The three maps below show the scarcity of rehabilitation centers throughout the country. The bottom two include the highly supported use of Medication-Assisted Treatment instead of quitting abruptly, which leads to extreme withdrawal symptoms. The key next to the map indicates the amount of the certain types of facilities per county.
All Substance Abuse Facilities
All Substance Abuse Facilities Offering Medication-Assisted Treatment
All Substance Abuse Facilities Offering All Three Forms Medication-Assisted Treatment (Methadone, Naltrexone, and Buprenorphine)
Photos Courtesy of Health Affairs
This is a graph of data obtained by an experiment conducted by Harvard University showing that Medication-Assisted Treatment is an effective method of rehabilitation.
Photo Courtesy of Harvard University
I have designed a plan that I believe would address these problems with current treatment facilities, which would lead to an overall decline in opiate use. Currently, there are many private and public rehabilitation centers. First of all, I believe that these rehabs need to take better precautions and approaches to getting addicts clean. These changes include, better financed, government supported facilities with better trained employees. Within these treatment centers there would also be a system that would reintegrate addicts into society. The system to integrate the addicts back into society is much like Delancey Street Foundation’s strategy, which pairs treatment with work programs. If these centers ran businesses such as restaurants, landscapers, and even a moving company, they can become almost self-sufficient. This strategy is also a great way to help bring isolated addicts back into the community, which would address rehabilitation.
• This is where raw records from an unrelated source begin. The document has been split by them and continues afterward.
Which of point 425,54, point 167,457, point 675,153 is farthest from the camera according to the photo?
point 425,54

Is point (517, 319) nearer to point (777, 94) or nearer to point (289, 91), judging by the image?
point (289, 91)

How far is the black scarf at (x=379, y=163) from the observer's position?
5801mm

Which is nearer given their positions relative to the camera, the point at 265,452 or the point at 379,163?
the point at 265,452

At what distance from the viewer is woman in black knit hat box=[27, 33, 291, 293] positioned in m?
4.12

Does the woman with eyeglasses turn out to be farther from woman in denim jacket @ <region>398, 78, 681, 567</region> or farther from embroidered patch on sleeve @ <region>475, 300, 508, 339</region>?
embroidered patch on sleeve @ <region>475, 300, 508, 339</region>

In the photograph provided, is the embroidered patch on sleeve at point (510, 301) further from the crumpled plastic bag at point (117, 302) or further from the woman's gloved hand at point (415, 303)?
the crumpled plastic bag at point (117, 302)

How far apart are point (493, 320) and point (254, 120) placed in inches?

The second part of this system is the placement of these centers. I believe if these centers were located in specific areas throughout the US, it could drastically help the addicts throughout America. If you look at a map of opiate use throughout the US, you see many of the more rural, midwestern, and southern states being greatly affected by this epidemic (“Drug Overdose Death Data”). I attribute these statistics to the poor medical treatment that they have and new, higher quality centers would help decrease opiate use in these areas. Additionally, in these rehabs there would be access to medication-assisted treatment, which is a prominent form of replacement therapy. Replacement therapy is when an addict takes a less severe form of the drug they are addicted to and slowly ween themselves off. This method prevents withdrawals, which can lead to severe symptoms such as vomiting, insomnia, anxiety, and even death (“Opiate and Opioid Withdrawal”). I believe my solution addresses the three major problems within current drug rehabilitation centers.